The suppliers didn’t have the capacity to entertain this model indefinitely: each procurement cost the supplier a considerable amount of real money which had to be recouped eventually by winning a contract. The more the suppliers entered this procurement model, the more they had to recoup eventually. This was not sustainable.

But now, 14 years after IfH, we are not a lot further on. In fact, it’s worse than that. We are now seeing an increasing number of EPR procurements with all that expense for both the trusts and the suppliers.

Meanwhile, the clinicians we need to engage with to make this successful have become increasingly cynical about the use of IT, and the responsibility for this lies squarely with NPfIT. What doctors and nurses and allied health professionals were promised in the past was not delivered. Why should they believe us this time around?

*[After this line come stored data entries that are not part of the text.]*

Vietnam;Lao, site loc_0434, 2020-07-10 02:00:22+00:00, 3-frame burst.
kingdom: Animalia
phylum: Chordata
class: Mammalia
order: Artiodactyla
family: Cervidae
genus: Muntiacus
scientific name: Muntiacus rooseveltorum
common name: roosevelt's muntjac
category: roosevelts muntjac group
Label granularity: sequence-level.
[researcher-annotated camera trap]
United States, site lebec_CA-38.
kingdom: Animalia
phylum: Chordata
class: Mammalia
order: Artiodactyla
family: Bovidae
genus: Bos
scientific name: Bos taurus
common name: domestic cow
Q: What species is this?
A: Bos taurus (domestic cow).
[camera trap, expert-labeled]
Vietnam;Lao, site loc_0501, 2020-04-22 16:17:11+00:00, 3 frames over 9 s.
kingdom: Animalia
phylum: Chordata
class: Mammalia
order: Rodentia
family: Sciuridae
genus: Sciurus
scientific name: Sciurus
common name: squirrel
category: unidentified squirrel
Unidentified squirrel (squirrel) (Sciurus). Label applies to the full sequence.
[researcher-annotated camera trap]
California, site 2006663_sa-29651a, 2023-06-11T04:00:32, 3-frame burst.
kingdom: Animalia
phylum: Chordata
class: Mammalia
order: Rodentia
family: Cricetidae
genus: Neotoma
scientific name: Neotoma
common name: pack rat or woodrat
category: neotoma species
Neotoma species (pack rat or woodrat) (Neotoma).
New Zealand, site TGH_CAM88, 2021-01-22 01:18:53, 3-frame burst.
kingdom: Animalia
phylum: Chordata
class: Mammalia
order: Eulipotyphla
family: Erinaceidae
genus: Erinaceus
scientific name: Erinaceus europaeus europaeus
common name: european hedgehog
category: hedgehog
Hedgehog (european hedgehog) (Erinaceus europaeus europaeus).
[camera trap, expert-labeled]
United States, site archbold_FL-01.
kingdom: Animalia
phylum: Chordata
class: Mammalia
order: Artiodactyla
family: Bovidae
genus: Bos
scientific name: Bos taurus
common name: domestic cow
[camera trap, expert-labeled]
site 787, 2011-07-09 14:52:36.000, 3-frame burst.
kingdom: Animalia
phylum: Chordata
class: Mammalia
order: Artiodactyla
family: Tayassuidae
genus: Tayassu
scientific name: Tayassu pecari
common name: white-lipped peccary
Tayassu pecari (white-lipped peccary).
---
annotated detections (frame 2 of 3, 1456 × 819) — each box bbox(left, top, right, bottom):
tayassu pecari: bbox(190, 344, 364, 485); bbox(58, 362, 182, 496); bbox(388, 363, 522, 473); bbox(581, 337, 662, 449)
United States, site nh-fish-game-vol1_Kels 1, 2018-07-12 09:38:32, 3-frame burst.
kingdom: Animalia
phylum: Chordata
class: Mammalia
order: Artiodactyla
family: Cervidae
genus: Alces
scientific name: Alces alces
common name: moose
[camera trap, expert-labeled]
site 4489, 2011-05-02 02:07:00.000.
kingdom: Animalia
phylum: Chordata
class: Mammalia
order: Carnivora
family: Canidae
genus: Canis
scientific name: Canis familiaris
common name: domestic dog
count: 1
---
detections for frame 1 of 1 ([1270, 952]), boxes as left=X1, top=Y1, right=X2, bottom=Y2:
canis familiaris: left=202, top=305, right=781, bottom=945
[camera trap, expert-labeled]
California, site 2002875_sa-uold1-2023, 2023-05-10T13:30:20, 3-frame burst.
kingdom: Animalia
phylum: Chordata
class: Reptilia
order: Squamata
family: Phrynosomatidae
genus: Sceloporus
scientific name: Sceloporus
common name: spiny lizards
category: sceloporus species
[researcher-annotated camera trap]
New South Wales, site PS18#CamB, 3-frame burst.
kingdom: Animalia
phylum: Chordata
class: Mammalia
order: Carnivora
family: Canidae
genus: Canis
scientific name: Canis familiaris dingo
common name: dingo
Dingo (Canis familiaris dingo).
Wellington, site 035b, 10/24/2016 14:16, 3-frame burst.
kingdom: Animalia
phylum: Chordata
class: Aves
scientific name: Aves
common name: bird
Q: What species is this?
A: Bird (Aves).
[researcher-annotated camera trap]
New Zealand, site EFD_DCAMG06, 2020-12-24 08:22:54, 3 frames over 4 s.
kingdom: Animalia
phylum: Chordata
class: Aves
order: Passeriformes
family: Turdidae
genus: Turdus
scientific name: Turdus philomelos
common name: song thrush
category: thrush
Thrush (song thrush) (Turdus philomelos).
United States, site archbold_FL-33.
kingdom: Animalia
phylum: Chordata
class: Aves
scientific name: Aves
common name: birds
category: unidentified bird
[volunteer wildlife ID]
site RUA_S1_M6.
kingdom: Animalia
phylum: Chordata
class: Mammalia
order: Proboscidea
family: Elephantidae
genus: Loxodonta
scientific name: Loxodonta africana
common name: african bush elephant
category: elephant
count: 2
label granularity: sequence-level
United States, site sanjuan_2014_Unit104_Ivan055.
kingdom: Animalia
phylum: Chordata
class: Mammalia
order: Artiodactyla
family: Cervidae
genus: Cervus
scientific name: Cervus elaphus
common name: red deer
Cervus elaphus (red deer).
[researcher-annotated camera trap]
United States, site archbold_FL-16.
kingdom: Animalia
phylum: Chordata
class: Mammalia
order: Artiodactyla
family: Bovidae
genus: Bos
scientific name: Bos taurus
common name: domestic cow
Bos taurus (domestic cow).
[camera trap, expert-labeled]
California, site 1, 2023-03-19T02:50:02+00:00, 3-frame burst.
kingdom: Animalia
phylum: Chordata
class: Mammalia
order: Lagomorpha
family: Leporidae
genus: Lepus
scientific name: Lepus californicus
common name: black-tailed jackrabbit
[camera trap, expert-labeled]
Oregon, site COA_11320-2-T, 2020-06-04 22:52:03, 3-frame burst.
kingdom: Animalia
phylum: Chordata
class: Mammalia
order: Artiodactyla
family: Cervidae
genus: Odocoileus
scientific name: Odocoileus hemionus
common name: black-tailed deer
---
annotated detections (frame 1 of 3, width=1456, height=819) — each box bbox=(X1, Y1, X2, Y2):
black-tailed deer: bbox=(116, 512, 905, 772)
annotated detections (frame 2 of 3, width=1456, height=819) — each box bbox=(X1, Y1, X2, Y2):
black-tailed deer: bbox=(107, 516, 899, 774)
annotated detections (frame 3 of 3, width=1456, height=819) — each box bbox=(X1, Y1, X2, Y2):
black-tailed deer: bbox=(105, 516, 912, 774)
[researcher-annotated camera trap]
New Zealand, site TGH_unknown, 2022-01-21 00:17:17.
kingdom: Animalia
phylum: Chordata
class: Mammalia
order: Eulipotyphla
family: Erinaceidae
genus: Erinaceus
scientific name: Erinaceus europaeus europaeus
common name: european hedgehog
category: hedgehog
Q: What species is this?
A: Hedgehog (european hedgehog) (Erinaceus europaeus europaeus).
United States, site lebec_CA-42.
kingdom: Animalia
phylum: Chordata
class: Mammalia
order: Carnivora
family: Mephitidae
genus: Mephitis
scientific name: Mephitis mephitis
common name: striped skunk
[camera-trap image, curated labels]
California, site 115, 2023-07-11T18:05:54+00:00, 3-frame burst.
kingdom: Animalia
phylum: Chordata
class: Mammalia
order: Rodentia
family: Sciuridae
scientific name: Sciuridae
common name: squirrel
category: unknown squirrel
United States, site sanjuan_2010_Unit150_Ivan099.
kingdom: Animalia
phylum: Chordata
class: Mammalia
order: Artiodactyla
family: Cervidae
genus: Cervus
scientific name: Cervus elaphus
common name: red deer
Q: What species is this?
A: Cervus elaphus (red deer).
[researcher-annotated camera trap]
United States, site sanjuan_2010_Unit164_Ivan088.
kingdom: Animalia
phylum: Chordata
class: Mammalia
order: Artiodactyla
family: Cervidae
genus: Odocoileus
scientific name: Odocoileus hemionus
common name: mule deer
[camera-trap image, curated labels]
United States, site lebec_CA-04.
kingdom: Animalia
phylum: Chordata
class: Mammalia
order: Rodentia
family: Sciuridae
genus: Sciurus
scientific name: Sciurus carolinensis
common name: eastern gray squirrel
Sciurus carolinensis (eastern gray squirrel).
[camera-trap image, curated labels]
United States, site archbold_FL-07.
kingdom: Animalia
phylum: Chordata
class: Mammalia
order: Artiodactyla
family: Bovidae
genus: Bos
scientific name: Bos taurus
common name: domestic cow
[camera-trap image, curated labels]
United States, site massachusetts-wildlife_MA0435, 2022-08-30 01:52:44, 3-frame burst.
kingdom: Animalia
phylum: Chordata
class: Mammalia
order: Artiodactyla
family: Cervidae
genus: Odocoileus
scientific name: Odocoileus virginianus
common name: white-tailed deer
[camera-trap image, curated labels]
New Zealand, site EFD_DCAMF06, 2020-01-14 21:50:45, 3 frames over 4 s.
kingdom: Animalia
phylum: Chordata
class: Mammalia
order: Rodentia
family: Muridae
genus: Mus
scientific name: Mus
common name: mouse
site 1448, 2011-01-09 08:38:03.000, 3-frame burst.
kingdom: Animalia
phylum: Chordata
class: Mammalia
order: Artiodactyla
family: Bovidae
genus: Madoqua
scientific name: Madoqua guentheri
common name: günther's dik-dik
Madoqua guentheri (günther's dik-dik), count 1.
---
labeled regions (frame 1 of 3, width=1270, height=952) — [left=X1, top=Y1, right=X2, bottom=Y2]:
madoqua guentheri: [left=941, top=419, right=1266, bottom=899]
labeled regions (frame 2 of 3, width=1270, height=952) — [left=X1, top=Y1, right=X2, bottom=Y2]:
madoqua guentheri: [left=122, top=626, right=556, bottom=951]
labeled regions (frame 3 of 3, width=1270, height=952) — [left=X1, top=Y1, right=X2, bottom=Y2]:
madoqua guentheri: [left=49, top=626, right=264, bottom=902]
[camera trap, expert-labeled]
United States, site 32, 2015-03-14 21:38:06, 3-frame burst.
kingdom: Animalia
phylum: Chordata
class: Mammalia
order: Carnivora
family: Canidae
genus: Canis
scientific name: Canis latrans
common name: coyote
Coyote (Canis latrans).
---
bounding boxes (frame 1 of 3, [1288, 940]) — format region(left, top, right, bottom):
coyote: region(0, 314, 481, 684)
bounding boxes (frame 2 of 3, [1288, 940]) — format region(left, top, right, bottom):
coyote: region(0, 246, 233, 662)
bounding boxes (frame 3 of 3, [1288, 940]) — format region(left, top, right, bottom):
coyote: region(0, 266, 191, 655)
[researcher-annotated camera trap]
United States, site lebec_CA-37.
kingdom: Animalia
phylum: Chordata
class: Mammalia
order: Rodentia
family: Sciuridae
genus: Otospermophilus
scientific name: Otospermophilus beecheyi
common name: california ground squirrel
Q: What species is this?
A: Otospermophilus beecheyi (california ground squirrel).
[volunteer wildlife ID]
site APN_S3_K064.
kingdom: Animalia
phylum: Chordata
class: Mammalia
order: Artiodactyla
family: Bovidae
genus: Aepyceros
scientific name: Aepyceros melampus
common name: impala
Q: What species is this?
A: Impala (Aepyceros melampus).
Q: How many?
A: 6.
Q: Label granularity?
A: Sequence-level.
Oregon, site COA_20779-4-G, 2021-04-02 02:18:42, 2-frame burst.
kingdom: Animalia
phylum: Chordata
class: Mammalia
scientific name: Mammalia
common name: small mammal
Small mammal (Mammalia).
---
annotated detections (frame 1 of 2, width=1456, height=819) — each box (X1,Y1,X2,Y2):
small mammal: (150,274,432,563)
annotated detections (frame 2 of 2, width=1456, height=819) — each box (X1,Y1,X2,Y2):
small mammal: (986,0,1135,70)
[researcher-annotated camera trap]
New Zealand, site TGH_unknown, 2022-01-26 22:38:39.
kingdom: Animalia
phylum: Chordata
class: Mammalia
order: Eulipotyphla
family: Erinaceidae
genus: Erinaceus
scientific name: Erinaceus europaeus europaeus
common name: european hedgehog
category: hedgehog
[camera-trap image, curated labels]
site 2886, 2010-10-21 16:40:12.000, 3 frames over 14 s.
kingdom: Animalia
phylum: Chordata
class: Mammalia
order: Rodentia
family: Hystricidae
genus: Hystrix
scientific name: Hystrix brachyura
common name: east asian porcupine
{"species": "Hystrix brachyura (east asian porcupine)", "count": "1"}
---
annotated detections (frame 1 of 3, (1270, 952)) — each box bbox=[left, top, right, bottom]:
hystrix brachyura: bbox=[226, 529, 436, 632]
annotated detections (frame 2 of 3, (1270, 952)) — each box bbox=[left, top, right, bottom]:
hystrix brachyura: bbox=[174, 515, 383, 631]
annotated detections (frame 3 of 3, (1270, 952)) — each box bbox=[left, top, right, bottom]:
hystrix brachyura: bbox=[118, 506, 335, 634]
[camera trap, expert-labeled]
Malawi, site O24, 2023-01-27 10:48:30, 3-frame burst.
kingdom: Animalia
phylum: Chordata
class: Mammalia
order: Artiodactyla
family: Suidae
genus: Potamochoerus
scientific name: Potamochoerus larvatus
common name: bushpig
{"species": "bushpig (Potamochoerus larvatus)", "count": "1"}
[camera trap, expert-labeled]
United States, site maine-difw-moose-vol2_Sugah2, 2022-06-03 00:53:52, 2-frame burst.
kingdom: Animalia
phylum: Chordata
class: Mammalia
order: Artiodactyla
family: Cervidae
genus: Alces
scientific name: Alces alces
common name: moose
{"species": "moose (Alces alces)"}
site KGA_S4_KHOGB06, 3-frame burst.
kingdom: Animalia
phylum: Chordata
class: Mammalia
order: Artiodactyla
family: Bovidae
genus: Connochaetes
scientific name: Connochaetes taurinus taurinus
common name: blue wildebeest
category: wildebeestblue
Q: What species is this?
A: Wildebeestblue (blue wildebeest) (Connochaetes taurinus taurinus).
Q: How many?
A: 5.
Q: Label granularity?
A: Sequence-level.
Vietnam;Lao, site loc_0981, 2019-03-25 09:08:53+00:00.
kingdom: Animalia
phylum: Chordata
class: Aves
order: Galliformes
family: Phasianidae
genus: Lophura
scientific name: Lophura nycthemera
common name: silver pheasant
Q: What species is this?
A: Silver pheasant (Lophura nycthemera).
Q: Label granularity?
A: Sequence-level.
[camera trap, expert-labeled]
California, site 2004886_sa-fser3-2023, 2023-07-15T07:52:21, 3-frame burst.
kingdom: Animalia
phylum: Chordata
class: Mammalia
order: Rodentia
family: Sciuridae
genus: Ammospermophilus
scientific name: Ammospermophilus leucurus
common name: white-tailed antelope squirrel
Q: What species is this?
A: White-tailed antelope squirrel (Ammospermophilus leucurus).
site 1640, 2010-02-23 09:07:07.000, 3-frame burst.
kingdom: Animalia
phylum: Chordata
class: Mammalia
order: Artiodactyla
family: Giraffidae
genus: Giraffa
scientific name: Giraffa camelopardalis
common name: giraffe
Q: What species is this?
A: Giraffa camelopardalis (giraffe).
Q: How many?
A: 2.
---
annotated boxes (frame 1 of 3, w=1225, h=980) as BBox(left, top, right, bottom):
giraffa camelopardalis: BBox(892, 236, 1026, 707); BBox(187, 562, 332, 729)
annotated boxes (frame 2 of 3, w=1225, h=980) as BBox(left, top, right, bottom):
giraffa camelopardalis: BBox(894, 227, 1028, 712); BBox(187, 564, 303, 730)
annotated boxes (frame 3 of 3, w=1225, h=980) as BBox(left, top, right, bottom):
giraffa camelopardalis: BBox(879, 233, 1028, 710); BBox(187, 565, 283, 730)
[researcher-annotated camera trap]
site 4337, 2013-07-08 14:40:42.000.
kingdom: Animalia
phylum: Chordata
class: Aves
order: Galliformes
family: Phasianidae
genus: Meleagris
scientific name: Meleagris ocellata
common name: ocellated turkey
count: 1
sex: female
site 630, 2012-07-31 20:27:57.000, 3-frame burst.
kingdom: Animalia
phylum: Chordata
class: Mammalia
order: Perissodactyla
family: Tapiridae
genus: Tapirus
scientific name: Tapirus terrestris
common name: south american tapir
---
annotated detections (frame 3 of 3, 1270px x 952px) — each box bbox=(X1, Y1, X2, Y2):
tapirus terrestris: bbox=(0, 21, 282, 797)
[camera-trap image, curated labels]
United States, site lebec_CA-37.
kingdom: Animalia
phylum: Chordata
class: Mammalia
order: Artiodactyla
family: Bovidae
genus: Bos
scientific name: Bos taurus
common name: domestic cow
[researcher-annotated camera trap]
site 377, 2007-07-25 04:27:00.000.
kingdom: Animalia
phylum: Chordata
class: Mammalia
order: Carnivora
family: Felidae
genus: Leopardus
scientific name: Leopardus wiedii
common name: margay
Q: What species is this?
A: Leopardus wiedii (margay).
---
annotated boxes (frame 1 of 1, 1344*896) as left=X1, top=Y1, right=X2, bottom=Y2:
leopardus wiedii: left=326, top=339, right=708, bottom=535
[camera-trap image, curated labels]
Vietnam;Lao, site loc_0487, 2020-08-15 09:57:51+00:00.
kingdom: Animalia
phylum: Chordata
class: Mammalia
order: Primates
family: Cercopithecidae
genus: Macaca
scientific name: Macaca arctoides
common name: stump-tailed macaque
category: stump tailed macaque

They were told they would have a ‘state of the art’ four wheeled drive mega car and they ended up with a Lambretta.

The budget expectations of trusts have been punctured. Today, any trust that embarks on a new EPR procurement has a very difficult battle to justify the increase in spending they will need to deliver even part of their clinical vision. So expectations are scaled back.

Not even close to clinical engagement

In 2002, when the national programme started, we thought that in ten years every acute hospital would be have electronic ordering for tests, would have immediate access to patient results, would have implemented electronic prescribing, and would have introduced electronic care pathways to help roll out best practice care.

A decade later, less than half of all trusts have electronic orders and results, a mere handful are experimenting with e-prescribing, and care pathways remain an elusive dream. There are dozens of trusts in England for whom IT still means the patient administration system they installed in the 1990s, and for whom the future vision of technology is simply to upgrade this to a newer version.

For me that is the greatest failure of the national programme. It didn’t just fail to deliver. It took away the hope and tarnished that original vision of clinicians being supported by clinical IT.